Prize Parcels in the Oil Patch
08/26/2009 11:30 am EST
Peter Way, editor of Block Traders' Oil & Gold Monitor, tabs Hess among the high-percentage plays poised to benefit from costlier crude.
Through all of this year this letter has… debunked the wishful $30-$40 [per oil barrel] thinking of the return-to-cheap-energy crowd. Their kind of misguided agitation has created many opportunities for quick bargain profits in energy stocks.
The market’s action in the past two or three months signals a return to economic reason, and a supply-demand discipline that is encouraging. The disparities between sound industry influences and the financially motivated players continue, but for the time being the financial community has more pressing matters before it than revisiting commodity misadventures.
Note the continuing rising curve of settlement prices [for Nymex crude futures contracts] out through mid-2012. From below $70 to over $80, there is an assertion that energy costs will continue to rise. Many well-understood reasons support the conclusion, and create an opportunistic environment for energy stock investments. So, let’s get specific.
One major has retained strong prospects while its current market price retreated modestly. The combination offers attractive payoff potentials with strong odds and non-scary drawdown chances. As usual, there are no guarantees, but in Hess (NYSE: HES) there is a buy candidate. It has ample data to support a reward/risk tradeoff better than 91% of the over 2,000 stocks, ETFs, ADRs, and indexes that we cover. None of the other big integrated oils is as favorably priced relative to the potentials they present.

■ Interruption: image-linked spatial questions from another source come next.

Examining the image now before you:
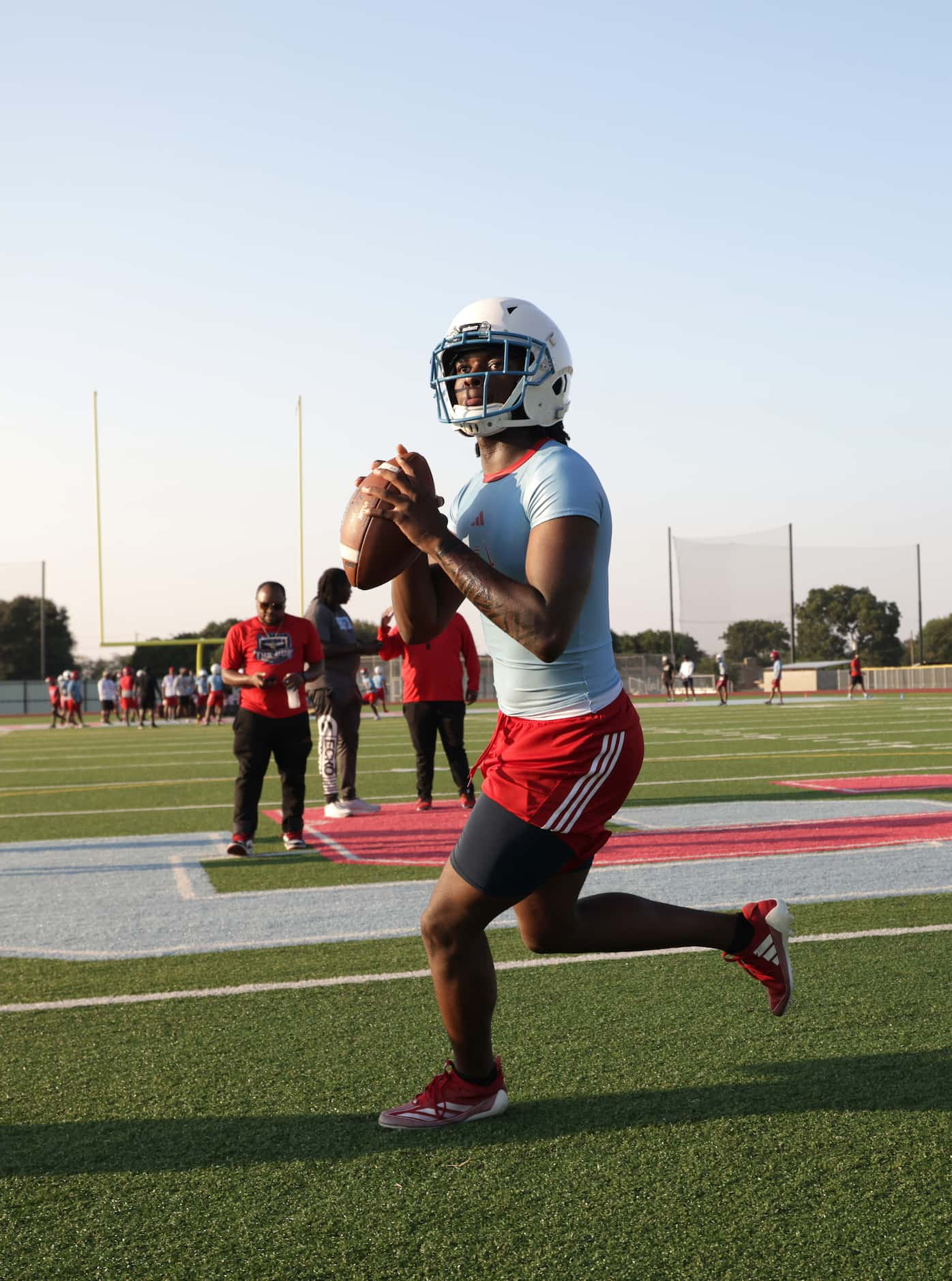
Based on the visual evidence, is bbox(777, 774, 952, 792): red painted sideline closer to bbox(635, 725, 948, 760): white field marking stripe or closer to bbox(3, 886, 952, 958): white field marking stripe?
bbox(3, 886, 952, 958): white field marking stripe

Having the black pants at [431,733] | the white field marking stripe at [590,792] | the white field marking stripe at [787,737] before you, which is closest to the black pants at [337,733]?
the black pants at [431,733]

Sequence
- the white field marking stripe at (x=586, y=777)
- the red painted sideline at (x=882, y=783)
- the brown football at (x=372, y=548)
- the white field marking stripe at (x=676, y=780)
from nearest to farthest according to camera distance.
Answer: the white field marking stripe at (x=586, y=777) < the brown football at (x=372, y=548) < the red painted sideline at (x=882, y=783) < the white field marking stripe at (x=676, y=780)

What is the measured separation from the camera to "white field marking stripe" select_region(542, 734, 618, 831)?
3.02 m

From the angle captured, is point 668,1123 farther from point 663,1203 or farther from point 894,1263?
point 894,1263

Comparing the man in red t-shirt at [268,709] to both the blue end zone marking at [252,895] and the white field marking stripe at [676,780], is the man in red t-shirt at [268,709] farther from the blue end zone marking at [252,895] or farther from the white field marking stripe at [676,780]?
the white field marking stripe at [676,780]

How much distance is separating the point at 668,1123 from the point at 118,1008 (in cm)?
224

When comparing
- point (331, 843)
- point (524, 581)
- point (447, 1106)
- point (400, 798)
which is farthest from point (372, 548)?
point (400, 798)

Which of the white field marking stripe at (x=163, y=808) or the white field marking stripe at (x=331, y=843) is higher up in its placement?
the white field marking stripe at (x=331, y=843)

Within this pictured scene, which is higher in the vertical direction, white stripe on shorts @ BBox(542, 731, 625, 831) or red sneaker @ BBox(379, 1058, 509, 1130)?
white stripe on shorts @ BBox(542, 731, 625, 831)

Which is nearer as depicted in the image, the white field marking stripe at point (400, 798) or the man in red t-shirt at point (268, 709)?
the man in red t-shirt at point (268, 709)

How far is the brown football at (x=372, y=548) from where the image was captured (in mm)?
3129

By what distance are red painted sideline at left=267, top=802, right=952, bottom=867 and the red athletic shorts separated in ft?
13.8

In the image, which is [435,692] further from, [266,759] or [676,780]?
[676,780]

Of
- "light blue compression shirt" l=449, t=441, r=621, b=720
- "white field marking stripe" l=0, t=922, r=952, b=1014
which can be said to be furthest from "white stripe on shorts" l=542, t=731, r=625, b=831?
"white field marking stripe" l=0, t=922, r=952, b=1014
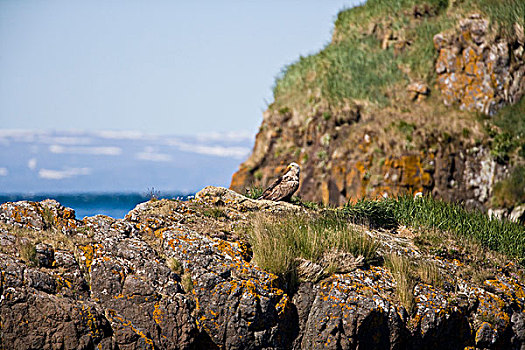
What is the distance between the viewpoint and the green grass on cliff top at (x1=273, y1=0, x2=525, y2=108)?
82.6 ft

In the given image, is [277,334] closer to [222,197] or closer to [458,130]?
[222,197]

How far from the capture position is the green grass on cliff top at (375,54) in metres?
25.2

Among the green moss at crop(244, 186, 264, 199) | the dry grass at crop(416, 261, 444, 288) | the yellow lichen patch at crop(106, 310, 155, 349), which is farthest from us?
the green moss at crop(244, 186, 264, 199)

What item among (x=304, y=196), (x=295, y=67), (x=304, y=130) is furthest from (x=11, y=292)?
(x=295, y=67)

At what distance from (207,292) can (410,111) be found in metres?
16.9

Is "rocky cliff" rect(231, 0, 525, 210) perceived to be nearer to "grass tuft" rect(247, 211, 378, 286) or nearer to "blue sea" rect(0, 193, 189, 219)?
"blue sea" rect(0, 193, 189, 219)

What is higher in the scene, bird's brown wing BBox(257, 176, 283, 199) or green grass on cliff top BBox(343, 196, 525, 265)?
bird's brown wing BBox(257, 176, 283, 199)

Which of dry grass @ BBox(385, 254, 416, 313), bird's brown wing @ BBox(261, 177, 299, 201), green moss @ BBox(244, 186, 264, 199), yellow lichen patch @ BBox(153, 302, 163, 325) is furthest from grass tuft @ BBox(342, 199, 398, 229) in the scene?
yellow lichen patch @ BBox(153, 302, 163, 325)

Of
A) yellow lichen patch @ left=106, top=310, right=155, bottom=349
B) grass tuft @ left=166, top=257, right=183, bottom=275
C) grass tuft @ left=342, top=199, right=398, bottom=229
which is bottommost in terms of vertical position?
yellow lichen patch @ left=106, top=310, right=155, bottom=349

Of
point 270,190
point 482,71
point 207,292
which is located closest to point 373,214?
point 270,190

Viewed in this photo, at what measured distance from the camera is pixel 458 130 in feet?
74.5

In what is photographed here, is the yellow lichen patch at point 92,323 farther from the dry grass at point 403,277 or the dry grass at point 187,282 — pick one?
the dry grass at point 403,277

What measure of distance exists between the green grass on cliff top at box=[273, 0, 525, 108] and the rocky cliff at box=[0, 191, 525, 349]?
602 inches

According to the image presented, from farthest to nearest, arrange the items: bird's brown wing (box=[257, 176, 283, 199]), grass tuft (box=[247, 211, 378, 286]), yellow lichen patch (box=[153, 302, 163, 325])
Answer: bird's brown wing (box=[257, 176, 283, 199])
grass tuft (box=[247, 211, 378, 286])
yellow lichen patch (box=[153, 302, 163, 325])
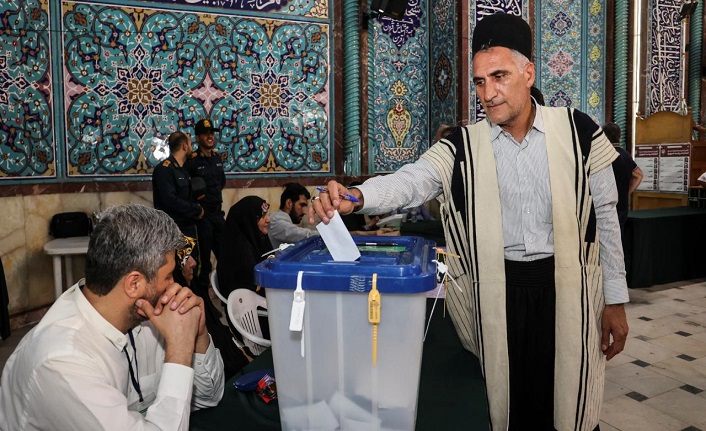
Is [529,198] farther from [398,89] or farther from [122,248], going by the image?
[398,89]

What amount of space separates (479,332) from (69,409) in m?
1.05

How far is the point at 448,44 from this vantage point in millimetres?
6055

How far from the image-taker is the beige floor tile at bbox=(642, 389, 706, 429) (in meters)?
2.90

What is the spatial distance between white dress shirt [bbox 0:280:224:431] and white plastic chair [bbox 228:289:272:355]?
1.09 m

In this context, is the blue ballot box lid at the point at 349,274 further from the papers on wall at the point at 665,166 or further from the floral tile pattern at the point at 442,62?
the papers on wall at the point at 665,166

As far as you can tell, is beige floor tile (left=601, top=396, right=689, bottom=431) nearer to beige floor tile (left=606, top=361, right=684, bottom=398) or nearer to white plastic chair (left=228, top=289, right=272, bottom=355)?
beige floor tile (left=606, top=361, right=684, bottom=398)

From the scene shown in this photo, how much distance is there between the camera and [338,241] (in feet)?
3.76

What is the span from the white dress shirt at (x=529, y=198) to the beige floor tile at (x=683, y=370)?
91.4 inches

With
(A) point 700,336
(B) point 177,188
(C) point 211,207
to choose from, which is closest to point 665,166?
(A) point 700,336

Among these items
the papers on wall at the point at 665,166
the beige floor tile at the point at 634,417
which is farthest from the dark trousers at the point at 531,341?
the papers on wall at the point at 665,166

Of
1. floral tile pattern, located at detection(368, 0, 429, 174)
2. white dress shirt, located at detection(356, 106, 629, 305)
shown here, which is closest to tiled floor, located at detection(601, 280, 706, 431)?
white dress shirt, located at detection(356, 106, 629, 305)

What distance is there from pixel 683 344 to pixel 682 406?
45.2 inches

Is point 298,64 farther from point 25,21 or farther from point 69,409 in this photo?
point 69,409

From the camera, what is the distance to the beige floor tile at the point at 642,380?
328 centimetres
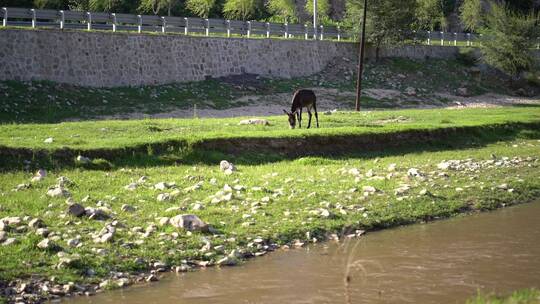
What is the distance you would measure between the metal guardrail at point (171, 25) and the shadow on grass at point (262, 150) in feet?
72.8

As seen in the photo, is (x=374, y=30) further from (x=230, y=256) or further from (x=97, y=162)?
(x=230, y=256)

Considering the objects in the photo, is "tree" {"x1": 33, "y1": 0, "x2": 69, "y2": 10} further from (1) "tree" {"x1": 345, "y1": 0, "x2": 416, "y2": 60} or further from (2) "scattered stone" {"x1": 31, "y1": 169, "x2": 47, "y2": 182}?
(2) "scattered stone" {"x1": 31, "y1": 169, "x2": 47, "y2": 182}

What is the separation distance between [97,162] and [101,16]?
1152 inches

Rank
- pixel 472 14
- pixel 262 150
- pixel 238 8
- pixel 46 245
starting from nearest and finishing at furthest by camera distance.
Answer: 1. pixel 46 245
2. pixel 262 150
3. pixel 238 8
4. pixel 472 14

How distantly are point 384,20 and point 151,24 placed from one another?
2084 cm

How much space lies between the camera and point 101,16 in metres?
47.2

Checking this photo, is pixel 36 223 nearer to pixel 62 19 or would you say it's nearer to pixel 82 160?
pixel 82 160

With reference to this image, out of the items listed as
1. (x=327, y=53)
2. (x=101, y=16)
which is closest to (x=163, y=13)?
(x=327, y=53)

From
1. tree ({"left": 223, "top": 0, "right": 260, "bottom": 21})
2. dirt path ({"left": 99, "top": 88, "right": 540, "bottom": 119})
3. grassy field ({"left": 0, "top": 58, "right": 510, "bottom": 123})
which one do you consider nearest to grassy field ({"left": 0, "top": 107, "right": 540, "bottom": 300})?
grassy field ({"left": 0, "top": 58, "right": 510, "bottom": 123})

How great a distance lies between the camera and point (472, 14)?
283ft

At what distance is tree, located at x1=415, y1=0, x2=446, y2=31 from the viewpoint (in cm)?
7756

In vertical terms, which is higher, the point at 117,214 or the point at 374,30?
the point at 374,30

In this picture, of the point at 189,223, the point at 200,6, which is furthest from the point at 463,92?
the point at 189,223

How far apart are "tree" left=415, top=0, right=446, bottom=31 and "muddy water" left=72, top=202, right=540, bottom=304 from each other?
62203 mm
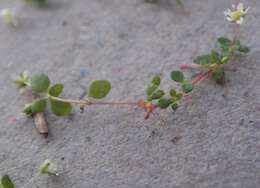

Two exploration and production stocks meet our buy recommendation investment hurdle. They are Southwestern Energy (NYSE: SWN) and Ultra Petroleum (NYSE: UPL). SWN now is the stronger choice if there is need for only one, ranking better than 95% of our covered stocks. But UPL is also a good candidate, ranking better than 91% of the others.
[Among] oil services and transportation companies, two stocks have good profit-making appeal. World Fuel Services (NYSE: INT) has pulled back slightly to 44 from its recent rally high of 48. The market-makers see their big fund clients likely to push it over 50, an upside of +14%. Past gains in the three months following the forecast dates when INT had at least as favorable a set of expectations, averaged 23%. On 160 different daily occasions. The second buy candidate in the group is Tenaris (NYSE: TS), a major worldwide supplier of pipe to the oil & gas industry. TS is a good second choice to INT, with a reward-to-risk ranking better than 91% of our research population.